Abstract
Esophageal melanosis is an uncommon condition characterized by melanin deposition in the esophageal mucosa. We report the case of a female in her late 40s with systemic lupus erythematosus and Sjögren's syndrome, in whom an incidental hyperpigmented lesion was identified in the mid-esophagus during endoscopy performed for iron-deficiency anemia. Histopathological examination confirmed melanocytosis without evidence of dysplasia or malignancy. Although its etiology remains unclear, esophageal melanosis has been linked to chronic mucosal inflammation or injury, which may be triggered by autoimmune alterations. Further studies are warranted to clarify this potential association.
Keywords
Introduction
Esophageal melanosis is a rare condition characterized by the presence of melanin pigmentation in the esophageal mucosa. This entity was first described in 1963 by de la Pava et al., 1 who documented the presence of melanoblasts in esophageal tissue samples. In a classic study from India, pigmented patches containing melanocytes were identified in 21 of 1000 consecutive routine esophagoscopies, corresponding to an incidence of 2.1%. 2
Histologically, it is characterized by melanocyte proliferation within the squamous epithelium and melanin deposition in the mucosa. Although its etiology and natural history remain poorly understood, it has classically been associated with esophageal injury processes, such as those seen in gastroesophageal reflux disease or chronic esophagitis. 3
Some authors have suggested a potential association between esophageal melanosis and the development of primary malignant neoplasms, including squamous cell carcinoma and primary esophageal melanoma, 4 highlighting the importance of accurate diagnosis and appropriate surveillance. Magnifying endoscopy may assist in differentiating melanosis from melanoma by revealing specific endoscopic features. 5
Case presentation
A female in her late 40s with a known history of systemic lupus erythematosus (SLE) and Sjögren's syndrome presented to the emergency department of Fundación Valle del Lili in November 2024 with a two-week history of left hemifacial edema, followed by the development of periorbital blistering lesions and left ocular ecchymosis.
On admission, the patient reported associated craniofacial and polyarticular pain. Physical examination revealed bilateral periorbital involvement; the left eye showed blistering lesions with mild erythema and warmth, predominantly at the lateral canthus. The right eye presented with milder periorbital edema, conjunctival injection, and linear hyperpigmented lesions, without impairment of visual acuity. No other relevant findings were identified. She was diagnosed with left preseptal cellulitis with involvement of the masticator and ipsilateral parotid spaces, originating from an odontogenic source due to chronic periodontal disease in teeth 28, 27, and 38. Management included dental extraction and empirical antimicrobial therapy with intravenous piperacillin–tazobactam (4.5 g every 6 h) with vancomycin (1 g every 12 h).

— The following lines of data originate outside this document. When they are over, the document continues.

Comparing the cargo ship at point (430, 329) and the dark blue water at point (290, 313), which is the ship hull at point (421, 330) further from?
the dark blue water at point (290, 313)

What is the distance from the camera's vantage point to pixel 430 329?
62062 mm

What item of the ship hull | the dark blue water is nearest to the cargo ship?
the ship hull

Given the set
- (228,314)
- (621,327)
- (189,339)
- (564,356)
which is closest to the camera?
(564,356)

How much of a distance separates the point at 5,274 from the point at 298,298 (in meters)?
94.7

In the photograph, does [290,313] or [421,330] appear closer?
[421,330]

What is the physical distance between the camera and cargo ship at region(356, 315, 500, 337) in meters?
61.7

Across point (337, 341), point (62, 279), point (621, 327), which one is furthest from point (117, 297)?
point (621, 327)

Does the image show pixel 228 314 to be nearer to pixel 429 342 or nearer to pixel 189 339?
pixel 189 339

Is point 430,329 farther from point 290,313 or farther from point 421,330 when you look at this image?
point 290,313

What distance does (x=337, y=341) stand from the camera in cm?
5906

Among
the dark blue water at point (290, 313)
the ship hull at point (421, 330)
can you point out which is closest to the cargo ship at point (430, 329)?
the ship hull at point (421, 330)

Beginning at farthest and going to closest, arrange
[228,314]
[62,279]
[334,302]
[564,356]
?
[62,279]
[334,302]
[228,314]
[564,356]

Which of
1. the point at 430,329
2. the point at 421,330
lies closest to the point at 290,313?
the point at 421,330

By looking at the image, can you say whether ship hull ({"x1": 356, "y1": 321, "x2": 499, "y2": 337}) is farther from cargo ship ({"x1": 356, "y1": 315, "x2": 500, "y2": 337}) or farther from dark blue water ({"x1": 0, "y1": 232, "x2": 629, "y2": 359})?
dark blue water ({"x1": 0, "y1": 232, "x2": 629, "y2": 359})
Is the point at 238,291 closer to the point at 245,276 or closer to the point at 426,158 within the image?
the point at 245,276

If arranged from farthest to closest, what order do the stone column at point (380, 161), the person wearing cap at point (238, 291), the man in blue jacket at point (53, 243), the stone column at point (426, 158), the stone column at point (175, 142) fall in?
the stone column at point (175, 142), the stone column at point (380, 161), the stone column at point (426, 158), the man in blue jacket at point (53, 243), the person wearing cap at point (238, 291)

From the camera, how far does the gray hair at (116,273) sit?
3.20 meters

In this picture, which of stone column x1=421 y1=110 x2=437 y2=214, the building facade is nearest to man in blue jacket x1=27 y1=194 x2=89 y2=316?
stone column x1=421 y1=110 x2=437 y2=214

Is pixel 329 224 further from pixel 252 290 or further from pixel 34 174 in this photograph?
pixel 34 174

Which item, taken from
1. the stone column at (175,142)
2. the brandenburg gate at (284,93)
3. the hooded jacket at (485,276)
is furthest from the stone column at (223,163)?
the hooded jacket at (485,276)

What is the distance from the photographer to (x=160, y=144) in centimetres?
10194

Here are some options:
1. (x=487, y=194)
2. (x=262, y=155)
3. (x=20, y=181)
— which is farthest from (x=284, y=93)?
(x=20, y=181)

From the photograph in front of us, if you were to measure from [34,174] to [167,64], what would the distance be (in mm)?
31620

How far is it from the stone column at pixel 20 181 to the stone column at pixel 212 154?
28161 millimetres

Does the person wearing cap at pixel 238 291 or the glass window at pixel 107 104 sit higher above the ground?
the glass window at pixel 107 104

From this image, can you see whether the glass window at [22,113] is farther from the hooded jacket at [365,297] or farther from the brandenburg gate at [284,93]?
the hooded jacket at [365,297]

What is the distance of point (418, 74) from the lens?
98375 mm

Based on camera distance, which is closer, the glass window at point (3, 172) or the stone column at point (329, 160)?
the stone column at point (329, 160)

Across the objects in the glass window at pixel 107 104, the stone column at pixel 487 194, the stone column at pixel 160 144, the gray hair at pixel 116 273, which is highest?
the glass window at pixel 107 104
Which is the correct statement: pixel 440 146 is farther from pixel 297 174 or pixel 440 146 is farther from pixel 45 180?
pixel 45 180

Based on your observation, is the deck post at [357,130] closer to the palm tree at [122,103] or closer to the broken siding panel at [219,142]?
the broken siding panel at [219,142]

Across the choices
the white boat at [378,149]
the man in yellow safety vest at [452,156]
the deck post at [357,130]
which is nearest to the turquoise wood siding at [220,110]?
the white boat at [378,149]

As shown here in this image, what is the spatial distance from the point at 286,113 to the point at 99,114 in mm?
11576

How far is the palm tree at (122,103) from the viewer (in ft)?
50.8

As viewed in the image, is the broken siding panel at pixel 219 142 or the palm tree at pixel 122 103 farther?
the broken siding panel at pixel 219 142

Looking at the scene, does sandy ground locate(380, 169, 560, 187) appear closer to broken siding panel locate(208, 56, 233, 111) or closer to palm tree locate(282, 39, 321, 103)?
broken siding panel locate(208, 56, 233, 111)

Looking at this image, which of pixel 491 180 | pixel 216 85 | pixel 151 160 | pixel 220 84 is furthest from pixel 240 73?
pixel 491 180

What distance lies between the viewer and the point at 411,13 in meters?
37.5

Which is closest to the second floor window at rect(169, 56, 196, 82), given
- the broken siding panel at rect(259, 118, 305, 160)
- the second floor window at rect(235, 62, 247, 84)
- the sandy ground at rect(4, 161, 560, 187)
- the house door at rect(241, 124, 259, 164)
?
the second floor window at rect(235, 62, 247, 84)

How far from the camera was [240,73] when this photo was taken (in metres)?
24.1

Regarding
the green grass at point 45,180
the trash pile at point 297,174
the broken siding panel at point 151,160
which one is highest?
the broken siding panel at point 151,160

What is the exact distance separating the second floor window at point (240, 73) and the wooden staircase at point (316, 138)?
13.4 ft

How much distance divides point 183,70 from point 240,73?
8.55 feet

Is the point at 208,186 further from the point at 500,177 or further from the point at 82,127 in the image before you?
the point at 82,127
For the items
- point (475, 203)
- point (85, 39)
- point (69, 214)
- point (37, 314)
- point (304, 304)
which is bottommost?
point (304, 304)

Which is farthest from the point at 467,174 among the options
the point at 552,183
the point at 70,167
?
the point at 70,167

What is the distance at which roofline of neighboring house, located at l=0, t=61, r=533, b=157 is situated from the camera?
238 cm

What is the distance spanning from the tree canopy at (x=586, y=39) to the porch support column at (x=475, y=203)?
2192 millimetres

After two days of treatment, the patient developed a cutaneous rash, leading to a modification of the regimen to linezolid 600 mg every 12 h. A total of 10 days of effective antimicrobial therapy was completed with satisfactory clinical improvement.
Upon admission, she had moderate anemia (hemoglobin: 10.4 g/dL), and during hospitalization her hemoglobin levels progressively declined to a nadir of 5.5 g/dL. Laboratory tests were consistent with iron-deficiency anemia, with normal vitamin B12 and folic acid levels (Table 1). As part of the anemia workup, an esophagogastroduodenoscopy was performed, which incidentally revealed a hyperpigmented area located 20 cm from the dental arch, involving 80% of the esophageal circumference and extending for 4 cm. Biopsies were obtained for histopathological evaluation (Figure 1).

Hyperpigmented esophageal lesion observed during esophagogastroduodenoscopy.
Baseline hematological and biochemical laboratory findings.
*Reference range may vary by laboratory.
A colonoscopy was also performed, and it was normal. The patient received treatment with erythropoietin (4000 IU administered weekly for four weeks) and intravenous iron sucrose (200 mg on days 1 and 5 of treatment). Additionally, bone marrow biopsy revealed erythroid hyperplasia with no evidence of malignancy.
Histological analysis of the esophageal biopsies showed basal layer hyperplasia, an increased number of dendritic melanocytes in the basal epithelium, and elevated melanin pigment in the mucosa. These melanocytes exhibited no dysplastic or atypical changes, and no features suggestive of malignancy were observed. Immunohistochemistry showed melanocyte immunoreactivity to SOX-10, Melan A, and HMB-45 (Figure 2), confirming the melanocytic nature of the pigmentation and findings consistent with esophageal melanocytosis.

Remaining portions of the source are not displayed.